Image and question lines ::
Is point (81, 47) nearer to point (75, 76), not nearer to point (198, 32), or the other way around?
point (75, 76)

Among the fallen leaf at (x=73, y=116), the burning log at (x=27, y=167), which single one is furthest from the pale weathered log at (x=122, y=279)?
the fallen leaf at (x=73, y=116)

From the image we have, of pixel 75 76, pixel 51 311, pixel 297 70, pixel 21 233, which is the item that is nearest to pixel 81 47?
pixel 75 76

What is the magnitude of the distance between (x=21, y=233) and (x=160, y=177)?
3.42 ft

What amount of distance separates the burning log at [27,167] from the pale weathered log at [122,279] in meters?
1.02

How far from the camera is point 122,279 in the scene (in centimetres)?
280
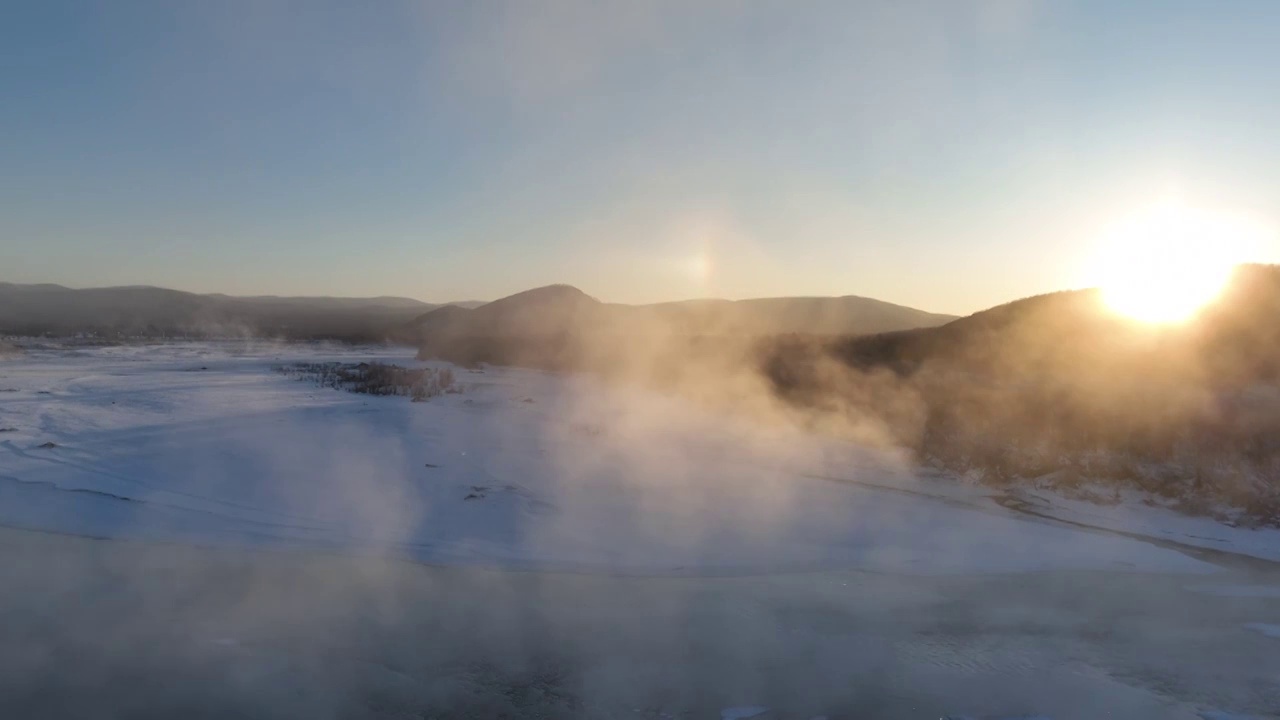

Short task ::
Arrange the lines above as a Markdown table with the columns n and Line, numbering each row and leaving out blank lines and pictures.

Output for this exercise ::
| n | Line |
|---|---|
| 1 | Is point (81, 47) nearer to point (75, 76), not nearer to point (198, 32), or the other way around? |
| 2 | point (75, 76) |
| 3 | Among the fallen leaf at (x=73, y=116), the burning log at (x=27, y=167), which single one is furthest from the pale weathered log at (x=122, y=279)? |
| 4 | the fallen leaf at (x=73, y=116) |
| 5 | From the image we have, of pixel 75 76, pixel 51 311, pixel 297 70, pixel 21 233, which is the item that is nearest to pixel 81 47? |
| 6 | pixel 75 76 |
| 7 | What is the magnitude of the distance between (x=21, y=233) and (x=160, y=177)? |
| 8 | 3.42 ft |
| 9 | What amount of distance separates the burning log at [27,167] from the pale weathered log at [122,279] in meters? |
| 10 | 1.02 |
| 11 | How far from the camera is point 122,279 in the scene (in centimetres)? |
| 12 | 280 |